Earlier this year, the administration of President Ferdinand Marcos Jr. revised its GDP growth target for 2024, with the Development Budget Coordinating Council reducing the goal from 6.5%-7.5% to 6%-7%.
Despite this adjustment, the government is targeting a GDP growth rate of 6.5% to 8% by the end of Marcos’ term.
GDP, a key economic indicator, serves as a gauge of a country’s economic health and growth and measures the total value of all goods and services produced domestically.
The PSA report highlighted the following main contributors to the second quarter GDP:
- Construction: 16%
- Wholesale and retail trade: 5.8%
- Financial and insurance activities: 8.2%
- Industry: 7.7%
- Services: 6.8%
However, the agriculture, forestry and fishing sector experienced a year-on-year decline of 2.3%.
The PSA also found that it was Household Final Consumption Expenditure that drove up the GDP, with a year-on-year growth of 4.6% in the second quarter.
Government Final Consumption Expenditure also grew by 10.7%.
Additionally, Gross National Income increased by 7.9% and net primary income from the rest of the world grew by 24.7%.
Among top performers in Asia
Arsenio Balisacan, the socioeconomic planning secretary, said the Philippines delivered one of the best performances in Asia with its latest GDP growth rate.

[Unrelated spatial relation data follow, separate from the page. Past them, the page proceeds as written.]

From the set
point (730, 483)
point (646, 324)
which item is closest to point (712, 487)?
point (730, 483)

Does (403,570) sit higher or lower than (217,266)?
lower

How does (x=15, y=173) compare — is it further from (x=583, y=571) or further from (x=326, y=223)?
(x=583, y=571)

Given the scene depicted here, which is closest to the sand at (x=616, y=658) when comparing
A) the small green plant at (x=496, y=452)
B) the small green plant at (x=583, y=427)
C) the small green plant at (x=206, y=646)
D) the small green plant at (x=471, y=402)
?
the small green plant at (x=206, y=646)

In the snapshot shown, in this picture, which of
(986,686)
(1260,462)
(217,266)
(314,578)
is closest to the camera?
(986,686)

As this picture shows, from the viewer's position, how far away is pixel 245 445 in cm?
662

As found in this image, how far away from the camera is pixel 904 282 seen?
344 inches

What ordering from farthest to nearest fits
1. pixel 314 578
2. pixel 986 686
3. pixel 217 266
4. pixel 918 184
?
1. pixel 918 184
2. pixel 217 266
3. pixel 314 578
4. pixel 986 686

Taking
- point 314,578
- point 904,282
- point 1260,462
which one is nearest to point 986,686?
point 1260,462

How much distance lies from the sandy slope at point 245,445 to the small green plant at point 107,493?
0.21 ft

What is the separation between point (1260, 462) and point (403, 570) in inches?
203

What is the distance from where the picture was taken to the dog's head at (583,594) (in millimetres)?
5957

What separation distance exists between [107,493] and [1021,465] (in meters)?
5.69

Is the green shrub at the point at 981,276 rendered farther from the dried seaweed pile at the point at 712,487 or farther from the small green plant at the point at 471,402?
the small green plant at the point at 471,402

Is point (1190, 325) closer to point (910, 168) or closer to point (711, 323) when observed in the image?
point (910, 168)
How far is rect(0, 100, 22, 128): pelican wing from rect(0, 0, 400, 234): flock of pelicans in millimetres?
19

“For East Asia’s economies that have released their second quarter 2024 GDP growth, we follow behind Vietnam at 6.9% while leading Malaysia at 5.8%, Indonesia at 5.0%, and China at 4.7%,” Balisacan said.
Balisacan said the GDP growth was driven by total investments, as evidenced by the double-digit growth in construction.
He acknowledged, however, that the performance could have been even more impressive if not for the increased inflation in July when it quickened by 4.4%.
“While these numbers are encouraging, our growth performance could have been even more impactful on all Filipinos if not for the high inflation and interest rates that the country experienced in the last two years,” Balisacan said.